Indian news outlet Wire suspends reporting on Meta amid backlash

Indian news outlet The Wire said on Tuesday it is setting up an internal review to assess the documents, information, source material and people it relied on for critical stories on Meta — the company that operates Facebook, Instagram and WhatsApp — that claimed the social juggernaut gave governing party BJP’s top digital operative an unchecked ability to remove content from Instagram and a series of follow-up pieces in which it said Meta executives were misleading people, adding a new twist to the drama that has captivated the attention of tech and media executives across the globe. 

The statement from Wire on Tuesday follows two independent security researchers that the it relied on saying they did not write the emails the publication had cited to verify some of its claims. The Wire says it is suspending stories on the American giant until it has concluded the review.

The Wire, a nonprofit news organization, reported earlier this month that Facebook had given governing party BJP’s top digital operative an unchecked ability to remove any content from the platform he did not like.

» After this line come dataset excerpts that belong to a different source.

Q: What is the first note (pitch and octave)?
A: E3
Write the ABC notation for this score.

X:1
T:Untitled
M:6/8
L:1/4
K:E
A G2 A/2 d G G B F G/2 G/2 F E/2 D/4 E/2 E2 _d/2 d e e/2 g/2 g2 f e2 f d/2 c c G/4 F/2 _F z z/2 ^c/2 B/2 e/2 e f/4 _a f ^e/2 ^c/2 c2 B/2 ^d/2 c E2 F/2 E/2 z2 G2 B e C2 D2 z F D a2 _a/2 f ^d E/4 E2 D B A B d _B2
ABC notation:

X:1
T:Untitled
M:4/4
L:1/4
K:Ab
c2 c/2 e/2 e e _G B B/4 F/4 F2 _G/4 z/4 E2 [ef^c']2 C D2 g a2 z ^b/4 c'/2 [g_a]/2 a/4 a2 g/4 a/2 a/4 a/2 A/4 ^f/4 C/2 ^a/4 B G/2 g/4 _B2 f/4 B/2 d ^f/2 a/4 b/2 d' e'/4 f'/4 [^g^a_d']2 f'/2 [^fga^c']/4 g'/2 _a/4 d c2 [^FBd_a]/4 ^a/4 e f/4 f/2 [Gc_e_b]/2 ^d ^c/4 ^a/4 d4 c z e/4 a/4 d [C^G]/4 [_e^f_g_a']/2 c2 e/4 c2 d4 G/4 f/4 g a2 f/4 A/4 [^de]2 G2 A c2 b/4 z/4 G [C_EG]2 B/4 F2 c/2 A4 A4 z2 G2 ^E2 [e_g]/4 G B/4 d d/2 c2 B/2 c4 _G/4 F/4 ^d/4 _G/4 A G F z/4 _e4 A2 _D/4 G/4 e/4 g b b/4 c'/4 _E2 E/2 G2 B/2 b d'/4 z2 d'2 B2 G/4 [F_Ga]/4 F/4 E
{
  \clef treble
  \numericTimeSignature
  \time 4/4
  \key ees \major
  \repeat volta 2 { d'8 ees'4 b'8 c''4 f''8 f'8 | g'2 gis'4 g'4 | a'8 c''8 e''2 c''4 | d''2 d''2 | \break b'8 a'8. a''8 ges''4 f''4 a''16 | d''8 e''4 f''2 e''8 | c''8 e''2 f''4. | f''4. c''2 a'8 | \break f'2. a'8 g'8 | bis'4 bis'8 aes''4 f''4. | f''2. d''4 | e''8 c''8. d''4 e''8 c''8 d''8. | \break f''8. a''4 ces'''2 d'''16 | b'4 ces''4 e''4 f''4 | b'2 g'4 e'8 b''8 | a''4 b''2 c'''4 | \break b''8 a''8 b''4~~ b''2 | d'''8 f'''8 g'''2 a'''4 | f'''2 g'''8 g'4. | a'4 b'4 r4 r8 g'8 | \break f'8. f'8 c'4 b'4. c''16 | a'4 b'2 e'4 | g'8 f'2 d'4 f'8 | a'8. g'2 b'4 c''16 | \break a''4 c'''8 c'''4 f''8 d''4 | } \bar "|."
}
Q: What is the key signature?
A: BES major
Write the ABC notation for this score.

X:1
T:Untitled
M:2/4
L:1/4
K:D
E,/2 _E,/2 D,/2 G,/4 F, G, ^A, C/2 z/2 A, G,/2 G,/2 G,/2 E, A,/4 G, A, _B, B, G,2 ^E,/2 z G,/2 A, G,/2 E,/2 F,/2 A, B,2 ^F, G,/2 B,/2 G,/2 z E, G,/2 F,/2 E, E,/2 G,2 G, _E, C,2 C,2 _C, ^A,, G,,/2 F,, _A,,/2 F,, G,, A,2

The report, which relies on what it claims are internal documents, appeared to advance WSJ’s reporting of an internal company program called XCheck, where Facebook shields millions of VIP users from the company’s normal enforcement process.

Meta’s comms Andy Stone, in response, insisted that the XCheck program “has nothing to do with the ability to report posts” and publicly called the documents “fabricated.” The Wire then published what it claimed was an email Stone wrote to his colleagues, scrambling to find how the publication got hold of the documents. Facebook doubled down on its rebuttal, saying the purported email from Stone was also fabricated.

The Wire last week then moved to verify the authenticity of the email with the help of independent security researchers but its conclusion was met with wide skepticism from security researchers. Today, both the security researchers cited by Wire said they did not participate in the verification.

Wire, whose reporting appears to be riddled with several more lapses, said it is also “exploring the option of sharing original files with trusted and reputed domain experts” as part of the review.

India is Meta’s largest market by users.